The streets are packed, and the widest variety of people you can imagine are out all hours of the day and night. I only brought my camera once and it died within an hour, so these pictures are nothing special, but do set the mood:
That last one is outside Cinema L’Amour, North America’s oldest running XXX theatre, which even got festive by selling boxes of porn outside on the street. This man was checking it out, and its an homage to a day earlier, when me and some friends went to see what was in the boxes, and an old man literally knocked my friend out of the way to get to the box, picking up F’ing Teens 2 (It actually said “F’ing”).
I also managed this clip:
I watched this guy for an hour and I still don’t know why.

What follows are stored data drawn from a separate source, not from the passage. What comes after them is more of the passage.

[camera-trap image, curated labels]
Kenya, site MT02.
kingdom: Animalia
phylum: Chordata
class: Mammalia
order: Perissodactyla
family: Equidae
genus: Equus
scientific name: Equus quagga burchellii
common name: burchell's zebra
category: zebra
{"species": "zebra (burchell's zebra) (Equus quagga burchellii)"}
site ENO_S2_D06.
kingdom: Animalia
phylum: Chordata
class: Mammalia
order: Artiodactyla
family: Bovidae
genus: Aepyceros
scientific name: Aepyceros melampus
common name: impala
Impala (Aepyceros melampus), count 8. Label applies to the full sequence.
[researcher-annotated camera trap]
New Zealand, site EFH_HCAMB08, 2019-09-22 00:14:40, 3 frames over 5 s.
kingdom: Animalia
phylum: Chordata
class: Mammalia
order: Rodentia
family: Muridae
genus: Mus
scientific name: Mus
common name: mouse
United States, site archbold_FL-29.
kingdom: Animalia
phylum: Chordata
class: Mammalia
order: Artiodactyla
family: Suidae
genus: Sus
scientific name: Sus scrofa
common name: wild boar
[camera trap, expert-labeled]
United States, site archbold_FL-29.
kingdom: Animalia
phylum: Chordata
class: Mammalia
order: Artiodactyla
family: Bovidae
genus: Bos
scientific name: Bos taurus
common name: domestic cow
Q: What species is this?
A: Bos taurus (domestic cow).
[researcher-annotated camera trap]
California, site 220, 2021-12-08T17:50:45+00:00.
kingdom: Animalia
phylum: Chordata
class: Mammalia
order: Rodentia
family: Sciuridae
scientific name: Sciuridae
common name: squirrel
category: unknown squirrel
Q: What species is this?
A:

It all kicks off a pretty amazing season here. There are at least one, if not three festivals continuously running from now until September, JazzFest, Just For Laughs, World Film Festival, etc, etc, and fireworks every Wednesday and Sunday where countries compete for whos got the best (I sound like a Montreal tourism ad, I realize). The streets are often closed to pedestrians only, and the entire gay village, essentially a whole mile of St. Catherine street, is permanently shut down, everyday, until September. This was the first time they’ve ever done this. I have to walk through it to get to one of Montreal’s only giant grocery stores and its essentially like walking through gay pride. Wonderfully enough, last week on the day it started, this was the scene on my balcony: a rainbow basically starting and ending where the pedestrian-only zone does the same. If that ain’t a sign from God: Make those cars leave the gays alone to drink beer on patios in the widest variety of tank tops on Earth.